The scene at upper right takes place within the walls of the city: an audience of five men look up to Ezra, who gestures toward them as he holds forth, standing in a draped pulpit. At lower left just above a square ivy-rinceaux foliate decoration, two women are pushed out of the city gate of Jerusalem by man in a turban.

The scene suggests what occurs only later, not in the book of Nehemiah but at the end of the book of Ezra: the annulment of all marriages between Jerusalemite men and indigenous women and the expulsion of those women and the children who are the issue of those unions (see Ezra 10). The illumination reflects the version of the narrative in the deuterocanonical 1 Esdras (canonical in the Greek and the Russian Orthodox Churches, not so recognized by the Roman Catholic Church, though it appears in an appendix to the Latin Vulgate Bible.) There, the expulsion of non-Israelite spouses immediately follows Ezra’s declamation:

Then the men of the tribe of Judah and Benjamin assembled at Jerusalem ... Ezra stood up and said to them, ‘You have broken the law and married foreign women, and so have increased the sin of Israel. Now then make confession and give glory to the Lord the God of our ancestors, and do his will; separate yourselves from the peoples of the land and from your foreign wives’. Then all the multitude shouted and said with a loud voice, ‘We will do as you have said’. (1 Esdras 9:5–10)

## STORED DATA
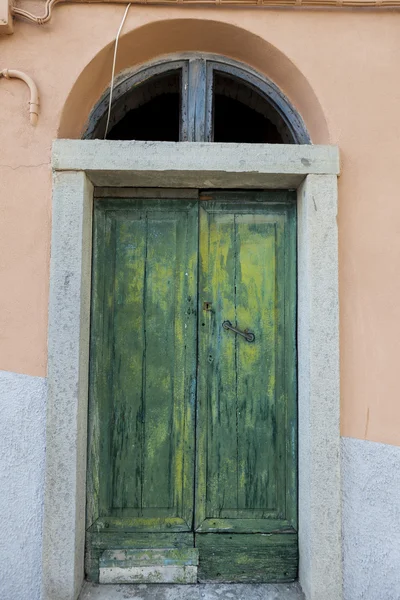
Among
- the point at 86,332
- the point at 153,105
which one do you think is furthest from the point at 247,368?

## TASKS TO CARRY OUT
a. In the text about the Ezra illumination, who pushes the two women out of the city gate of Jerusalem?
b. Retype the part of the text about the Ezra illumination starting with "The scene at" and going on through "in a turban.".
c. Extend the text about the Ezra illumination past its last sentence.
You won't need the data for any of this.

## RESULTS OF THE EXERCISE
a. A man in a turban.

b.
The scene at upper right takes place within the walls of the city: an audience of five men look up to Ezra, who gestures toward them as he holds forth, standing in a draped pulpit. At lower left just above a square ivy-rinceaux foliate decoration, two women are pushed out of the city gate of Jerusalem by man in a turban.

c.
1 Esdras leaps at once to where Nehemiah’s narrative is moving more gradually: it is after a period of reading the Law and fasting that the Jerusalemites ‘separated themselves from all foreigners’ (Nehemiah 9:1–3); and ‘[w]hen the people heard the law, they separated from Israel all those of foreign descent’ (13:3).

The man in the turban here, then, may well be expelling from the city his very own wives.